Zur Rolle von Traumata bei der Arbeitsmarktintegration von Geflüchteten
Kassel 25.08.2020 (pm/red) Das Flüchtlingsberatungsnetzwerk BLEIB in Hessen II hat eine Handreichung für BeraterInnen aus der Arbeitsverwaltung und anderen Beratungseinrichtungen herausgegeben. Sie soll dabei unterstützen, Menschen mit psychischen Belastungen angemessen zu beraten. „Ich habe in der Vergangenheit viel Schlechtes erlebt. Ich will nicht aufgeben dagegen zu kämpfen. Dabei hilft mir meine Arbeit. Wenn ich nicht arbeite, kann ich meinen schlechten Gedanken nicht widerstehen“ sagt ein 29-jähriger Mann aus Afghanistan, der seit fünf Jahren in Deutschland lebt. Nicht wenige Geflüchtete müssen mit ihren „schlechten Gedanken“ umgehen. „Schlechte Gedanken“ beziehen sich hierbei häufig auf Ereignisse in der Vergangenheit und Belastungen, die mit dem Leben im Exil einhergehen.
Sie können für die Betroffenen eine große Belastung darstellen und als Traumafolge verstanden werden. Wenn Ratsuchende zum Beispiel ohne ersichtlichen Grund von der Beratung fern bleiben, resigniert oder scheinbar grundlos impulsiv sind, erscheinen diese Verhaltensweisen auf den ersten Blick unverständlich oder werden falsch interpretiert. Die Ursachen können jedoch in traumatischen Erfahrungen liegen. „KlientInnen mit einer Traumafolgestörung sind nicht pauschal arbeitsunfähig“, sagt die Autorin und Psychologin Irina Dannert. „Stattdessen stellt der Zugang zu Bildung und Arbeit für die meisten Betroffenen einen großen Mehrwert dar“.

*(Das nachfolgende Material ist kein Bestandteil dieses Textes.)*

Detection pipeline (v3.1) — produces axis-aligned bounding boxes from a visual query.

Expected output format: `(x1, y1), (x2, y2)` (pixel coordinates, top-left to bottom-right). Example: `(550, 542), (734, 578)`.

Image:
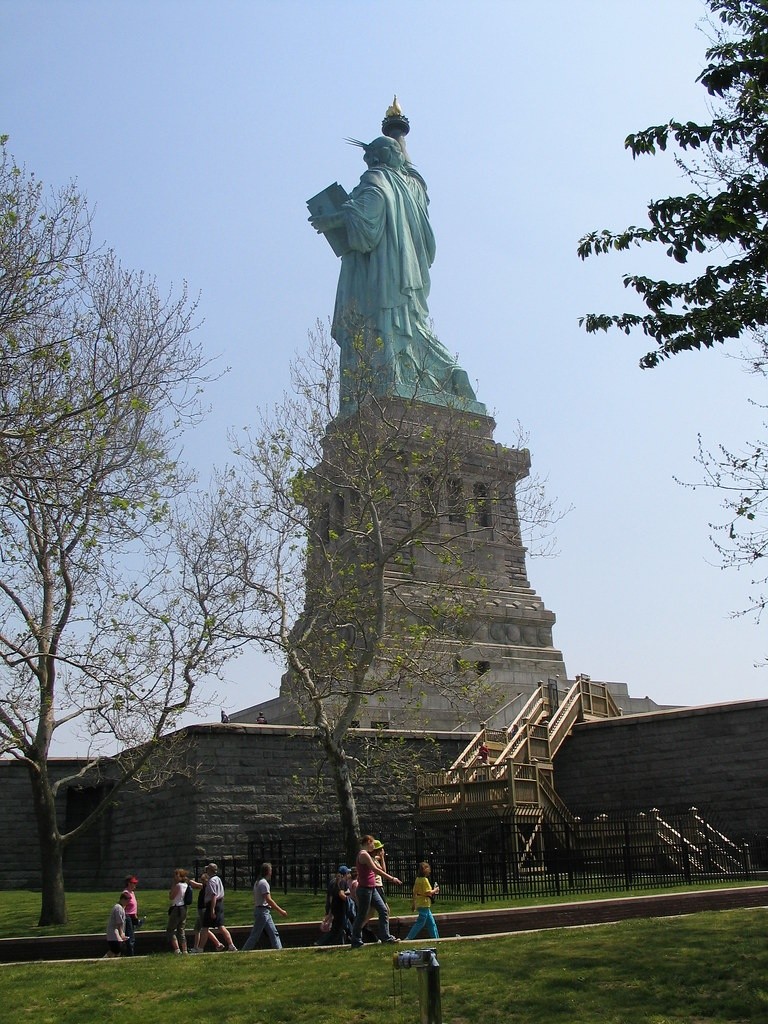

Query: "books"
(306, 181), (356, 257)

Dannert schlägt zum einen eine bedürfnisorientierte und traumasensible Beratung vor. So soll Druck und Überforderung in der Beratung vermieden und Stress reduziert werden. Fortbildungsangebote sollten so konzipiert werden, dass Krisen und Rückschläge eingeplant sind. Zum anderen ist es wichtig, dass Ratsuchenden in der Beratung große Entscheidungsfreiheiten zugestanden werden, so Dannert. „Die Beratung sollte auf Augenhöhe stattfinden. Betroffene Ratsuchende sollten sich als handlungsfähig erleben und selbst über Möglichkeiten entscheiden können, um ein Gefühl der Kontrolle über das eigene Leben
wiederzuerlangen.
Angebote zur Integration in den Arbeitsmarkt sollten viel Sicherheit und Kontinuität bieten“, so die Psychologin. So werde die Chance erhöht, dass traumatisierte Personen auf dem Arbeitsmarkt dauerhaft bestehen. Berater können und sollten jedoch nicht die Rolle von Psychologen, Therapeuten und Medizineren übernehmen, stellt die Autorin eindeutig klar. Ziel der Handreichung ist, dass sich Beratende im Umgang mit traumatisierten Menschen sicherer fühlen, Verhaltensweisen einordnen und angemessen reagieren können. Auch eigene Belastungen wie erlebte Hilflosigkeit und Ohnmacht können Beratende mit Hilfe der Handreichung besser verstehen.